Victims of a serial killer usually had something in common. The killers picked their victims based on shared characteristics, at least in the person’s demented mind.
Young. Professional. Female. Three characteristics.
And national security. A fourth characteristic.
Lots of things were classified back then, just like today, Puller knew. If the Feds had stonewalled a homicide investigation, the work the women did must have been really important. But they had to work somewhere. The problem was that the Tidewater area was home to a huge military footprint and thus DoD contractors were all over the place like ants at a picnic and had been for a long time.
So how had the killer gone about hunting for them?
And why Williamsburg?
Was it because the killer was from there? Or because he had migrated there from some other place?
Puller looked at the background sheets on each of the victims. He read through the bios of the slain women.
An engineer, a biologist, a chemist, and a computer programmer. Where they had worked had been redacted from the files. Puller shook his head. That was unheard of. How could the police establish a connection if they had no idea where the women worked?

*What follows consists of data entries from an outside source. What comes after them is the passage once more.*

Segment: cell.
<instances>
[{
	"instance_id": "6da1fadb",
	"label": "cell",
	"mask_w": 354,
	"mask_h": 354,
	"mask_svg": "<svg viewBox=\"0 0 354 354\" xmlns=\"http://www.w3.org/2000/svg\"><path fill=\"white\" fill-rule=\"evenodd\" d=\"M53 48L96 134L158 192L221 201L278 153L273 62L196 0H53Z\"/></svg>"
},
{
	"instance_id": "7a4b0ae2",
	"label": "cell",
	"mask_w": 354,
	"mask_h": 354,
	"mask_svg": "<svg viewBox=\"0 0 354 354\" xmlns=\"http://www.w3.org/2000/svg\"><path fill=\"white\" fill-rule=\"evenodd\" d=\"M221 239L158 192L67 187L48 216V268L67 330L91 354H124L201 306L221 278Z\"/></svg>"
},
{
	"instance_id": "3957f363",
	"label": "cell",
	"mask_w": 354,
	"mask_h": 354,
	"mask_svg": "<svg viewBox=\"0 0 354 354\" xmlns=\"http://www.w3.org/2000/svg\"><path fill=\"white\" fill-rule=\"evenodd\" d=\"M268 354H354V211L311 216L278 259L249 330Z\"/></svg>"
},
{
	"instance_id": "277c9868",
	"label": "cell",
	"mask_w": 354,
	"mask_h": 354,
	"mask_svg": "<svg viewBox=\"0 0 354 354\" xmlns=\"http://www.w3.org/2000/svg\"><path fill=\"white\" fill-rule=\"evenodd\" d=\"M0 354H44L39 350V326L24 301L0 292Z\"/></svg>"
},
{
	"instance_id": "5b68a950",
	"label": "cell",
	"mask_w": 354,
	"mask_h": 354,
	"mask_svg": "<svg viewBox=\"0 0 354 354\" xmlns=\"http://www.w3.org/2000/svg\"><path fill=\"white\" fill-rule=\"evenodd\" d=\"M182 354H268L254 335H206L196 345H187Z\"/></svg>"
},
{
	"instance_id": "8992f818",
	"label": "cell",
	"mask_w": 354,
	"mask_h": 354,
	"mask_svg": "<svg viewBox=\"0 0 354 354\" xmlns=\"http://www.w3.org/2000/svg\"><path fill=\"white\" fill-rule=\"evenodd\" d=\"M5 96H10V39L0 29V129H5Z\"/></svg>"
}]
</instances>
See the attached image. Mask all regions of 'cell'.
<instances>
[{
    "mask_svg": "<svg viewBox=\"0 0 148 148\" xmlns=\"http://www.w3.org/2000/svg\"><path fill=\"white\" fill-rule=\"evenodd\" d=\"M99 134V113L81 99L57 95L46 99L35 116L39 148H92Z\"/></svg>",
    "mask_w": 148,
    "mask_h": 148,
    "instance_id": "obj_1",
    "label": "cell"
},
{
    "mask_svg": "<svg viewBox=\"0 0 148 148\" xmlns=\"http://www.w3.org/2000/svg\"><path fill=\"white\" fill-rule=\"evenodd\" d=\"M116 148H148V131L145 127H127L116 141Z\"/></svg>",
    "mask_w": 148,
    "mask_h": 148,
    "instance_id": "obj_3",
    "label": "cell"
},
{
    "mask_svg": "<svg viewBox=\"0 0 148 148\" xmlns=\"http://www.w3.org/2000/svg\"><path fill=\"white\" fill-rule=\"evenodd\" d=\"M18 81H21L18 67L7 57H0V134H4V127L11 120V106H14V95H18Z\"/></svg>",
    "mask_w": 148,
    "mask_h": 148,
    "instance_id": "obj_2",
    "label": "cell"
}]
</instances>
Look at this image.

However, it had been determined that they didn’t shop or eat at the same places. They didn’t live in the same buildings. They didn’t get their cars repaired at the same shops. Two banked at the same bank, but that was all. This was before the era of smartphones and email, but hardline records showed no contact among any of the women.
If there was a common thread, it had escaped everyone’s attention.

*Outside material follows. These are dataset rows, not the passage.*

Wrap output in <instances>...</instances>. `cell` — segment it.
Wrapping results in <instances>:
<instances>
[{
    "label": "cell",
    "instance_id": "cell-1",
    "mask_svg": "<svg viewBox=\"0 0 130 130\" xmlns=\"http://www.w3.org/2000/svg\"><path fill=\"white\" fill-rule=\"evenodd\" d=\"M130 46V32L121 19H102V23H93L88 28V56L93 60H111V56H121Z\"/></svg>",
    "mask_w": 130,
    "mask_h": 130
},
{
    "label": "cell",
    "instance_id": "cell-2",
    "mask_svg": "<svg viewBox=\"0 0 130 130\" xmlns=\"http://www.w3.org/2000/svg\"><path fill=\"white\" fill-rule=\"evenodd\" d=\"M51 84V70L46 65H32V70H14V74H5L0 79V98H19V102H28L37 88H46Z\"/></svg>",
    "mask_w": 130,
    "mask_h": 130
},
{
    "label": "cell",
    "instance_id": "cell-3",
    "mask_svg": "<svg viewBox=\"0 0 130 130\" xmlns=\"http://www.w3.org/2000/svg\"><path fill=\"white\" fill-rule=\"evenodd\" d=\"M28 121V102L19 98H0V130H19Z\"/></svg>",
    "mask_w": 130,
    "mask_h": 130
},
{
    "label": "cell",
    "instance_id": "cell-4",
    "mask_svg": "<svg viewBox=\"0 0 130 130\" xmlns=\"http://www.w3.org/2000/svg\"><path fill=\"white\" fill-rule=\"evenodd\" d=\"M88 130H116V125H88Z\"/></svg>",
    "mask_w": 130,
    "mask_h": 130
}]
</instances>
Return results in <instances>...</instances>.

But the obvious connection was the national security tag. Only they hadn’t been allowed to follow up that lead.
So maybe I should look at the case a different way, then. Not from the evidence. Not from the victims. But from the killer’s perspective.
That was far easier said than done.
Getting into the head of a psycho was not going to be pleasant.
He had looked down at the pictures again when his phone buzzed. It was Knox.
“Yeah?” he said.
“You didn’t say much on the trip back.”